The Power of Confidence and Responsbility


Jenna Preston

It’s entirely possible for something so seemingly small to help us recognize our transition from childhood to high school. 

We’re constantly growing. Every day we become more responsible, more confident, more out-going. However, the classic first day of school pictures always bring out the shyness and awkwardness I thought I left in middle school.

Looking back on last year’s picture, it’s a different girl. You don’t realize how many changes you make in a few months until you see the comparisons hanging up on the refrigerator. There’s always that moment that makes us fully realize our growth and understand we’re becoming adults, maybe your moment is like mine, standing in front of the fridge cringing at my first day of school outfit last year or you might not have had that moment yet. That moment may not hold as high importance to one person as it does to another. Sometimes it is something simple that symbolizes our growth.

Maybe from freshman to junior year you started making more eye contact with people, felt more courage to look up in the hallways, felt confident raising your hand in class, or started realizing who your true friends are and which ones aren’t and you weren’t afraid to tell them. It’s entirely possible for something so seemingly small to help us recognize our transition from childhood to high school. 

My mom has driven me to school every single day for my entire life. Every morning she would wake up earlier than me when she didn’t even have to go to work until a couple hours later and take me to school no matter how tired she was. It was until this year that I realized how much I’ve underappreciated all that she has done for me and how nice it was that she’d drive me every morning without me even asking. Now that we are doing school from home, she’s finally able to sleep in, yet, she still wakes up every morning to make sure I’m ready to start my day and everything is okay. “Mom just go back to sleep, I’ll be fine on my own with everything,” is something I don’t think I’ve ever said. 

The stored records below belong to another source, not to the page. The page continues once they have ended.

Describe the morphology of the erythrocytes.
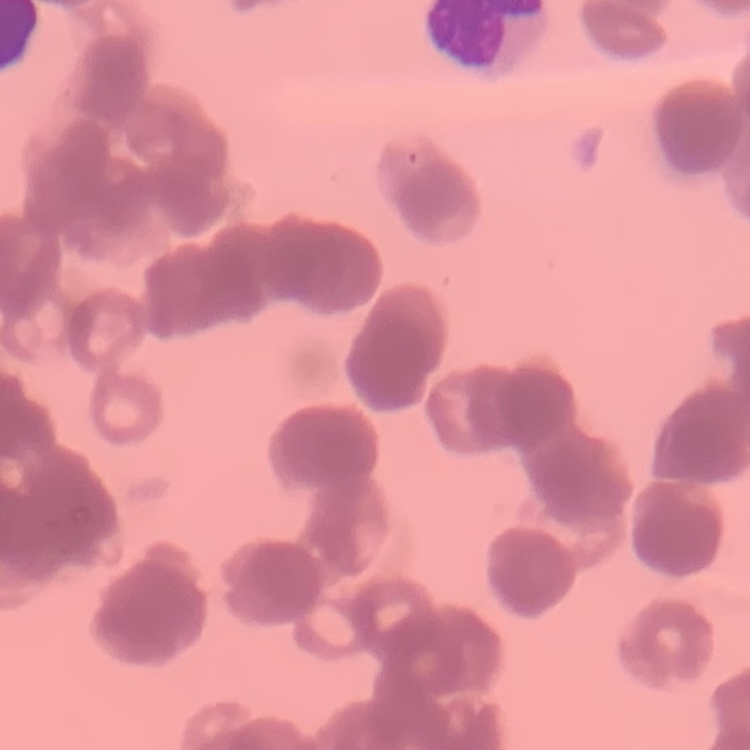
Rouleaux formation.

Summary:
  - Image type: square crop of a larger photomicrograph
  - Preparation: thin blood film
  - Stain: Field's or Giemsa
Look for Plasmodium parasites.
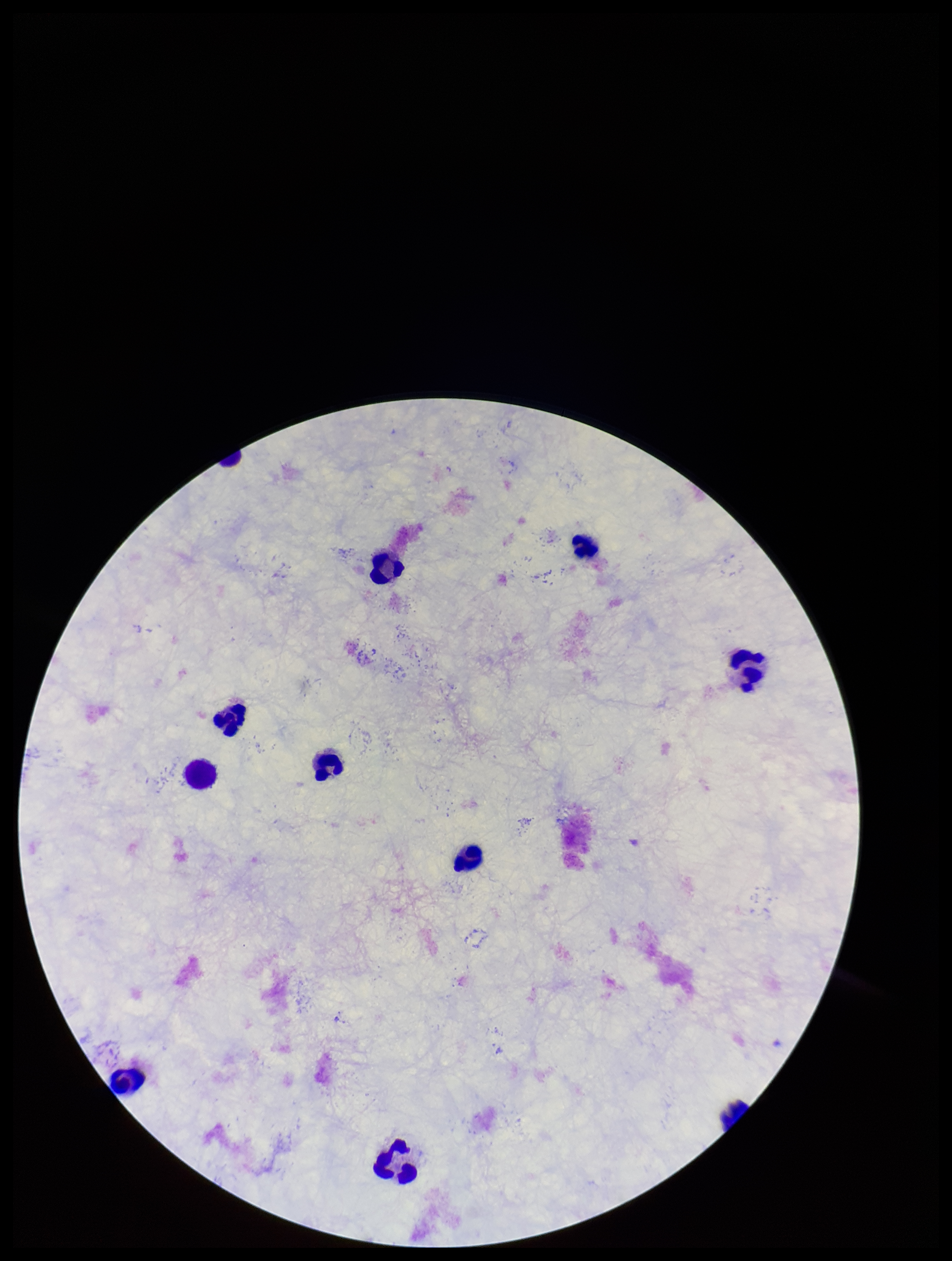
None detected.

Preparation: thick smear. Leukocyte count: 10. Stained with Giemsa. Parasite count: 0. One field from this slide. Image is 952×1261 pixels. Smartphone photograph taken through the eyepiece of a microscope. Patient malaria status: negative.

I began to question why I found so much importance and happiness in knowing my mom was going to sleep, but I realized how good it felt to know I am responsible for everything and can do it on my own. I could not fully understand why I’ve never said this earlier, or maybe took the bus once in my life, but in regard to my growth it just seemed so “grown up,” in such a silly way. It’s just something my mom has always done, now this was the first time I had carried out that responsibly. 

I was the one making my breakfast, getting the coffee ready, cleaning everything up before school started, and just doing everything usually my mom would help me with by myself. It’s kind of embarrassing to admit, but it’s true. However, I felt proud of myself and content with my “adult-likeness.”

So then, inspired by this previous event, preserving in the feeling of growth and confidence, I went on and made my mom lunch during my free period, finished the laundry which she’d usually be doing while I was in school, and just finishing any task that would normally be done by her if I wasn’t in remote schooling. It felt good. This might seem something so outlandish to other people, or silly, or maybe you relate, but this was definitely a moment for me where I felt more maturity in myself and confidence in my responsibilities. I hope to make more changes as the school year progresses.